::: Petikan Teks

Minggu, 17 Januari 2010

ANGGA DIHARJA FIRDAUS

Satu atau dua teori dari rumpun Realisme untuk menjelaskan kebijakan anti teror Amerika Serikat.
“Dalam kondisi seperti itu, tidak ada tempat bagi industri; sebab hasil daripadanya tidak tentu: dan akibatnya tidak ada budaya di muka bumi; tidak ada navigasi, ataupun penggunaan komoditas-komoditas yang mungkin diimpor melalui laut, tidak ada bangunan yang megah . . . tidak ada seni; tidak ada surat, tidak ada masyarakat; dan yang paling buruk dari semuanya, ketakutan selamanya, dan bahaya kematian yang sadis; dan kehidupan manusia yang terpencil, miskin, buruk dan brutal dan singkat.” (Thomas Hobbes 1946).

Teori dari Thomas Hobbes di atas menjelaskan mengenai nilai perdamaian dan ketertiban yang tertanam kuat yang timbul dari warga negara dan berkolaborasi bersama menciptakan suatu negara dengan pemerintahan yang berdaulat. Memiliki kekuasaan absolut dan kekuatan yang besar yang melindungi warga negara baik dari kekacauan internal maupun musuh serta ancaman-ancaman dari pihak asing. Dalam kondisi yang beradab yaitu ketertiban dan kedamaian di bawah perlindungan negara, warga negara memiliki kesempatan berkembang dalam keselamatan relative. Akan timbul rasa aman bagi warga negara tidak dibayangi oleh bahaya apapun yang mengancam keselamatan hidupnya dan tercipta kesejahteraan. Kedaulatan negara seperti ini tidak berhenti begitu saja, tetapi selalu sejalan dengan security dilemma yang selalu menghinggapi suatu negara dalam politik internasional yang berasal dalam anarki dari sebuah sistem negara.

::::::
::: Data yang Diberikan

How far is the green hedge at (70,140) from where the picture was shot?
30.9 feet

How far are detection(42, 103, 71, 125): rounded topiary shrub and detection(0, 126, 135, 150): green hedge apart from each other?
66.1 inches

::::::

_Petunjuk dan Ketentuan:_ Salin tanpa perubahan bagian petikan tentang teori Realisme di atas yang diawali kata-kata berisi "ANGGA DIHARJA FIRDAUS" dan diakhiri dengan "(Thomas Hobbes 1946).".

_Jawaban yang Benar:_
ANGGA DIHARJA FIRDAUS

Satu atau dua teori dari rumpun Realisme untuk menjelaskan kebijakan anti teror Amerika Serikat.
“Dalam kondisi seperti itu, tidak ada tempat bagi industri; sebab hasil daripadanya tidak tentu: dan akibatnya tidak ada budaya di muka bumi; tidak ada navigasi, ataupun penggunaan komoditas-komoditas yang mungkin diimpor melalui laut, tidak ada bangunan yang megah . . . tidak ada seni; tidak ada surat, tidak ada masyarakat; dan yang paling buruk dari semuanya, ketakutan selamanya, dan bahaya kematian yang sadis; dan kehidupan manusia yang terpencil, miskin, buruk dan brutal dan singkat.” (Thomas Hobbes 1946).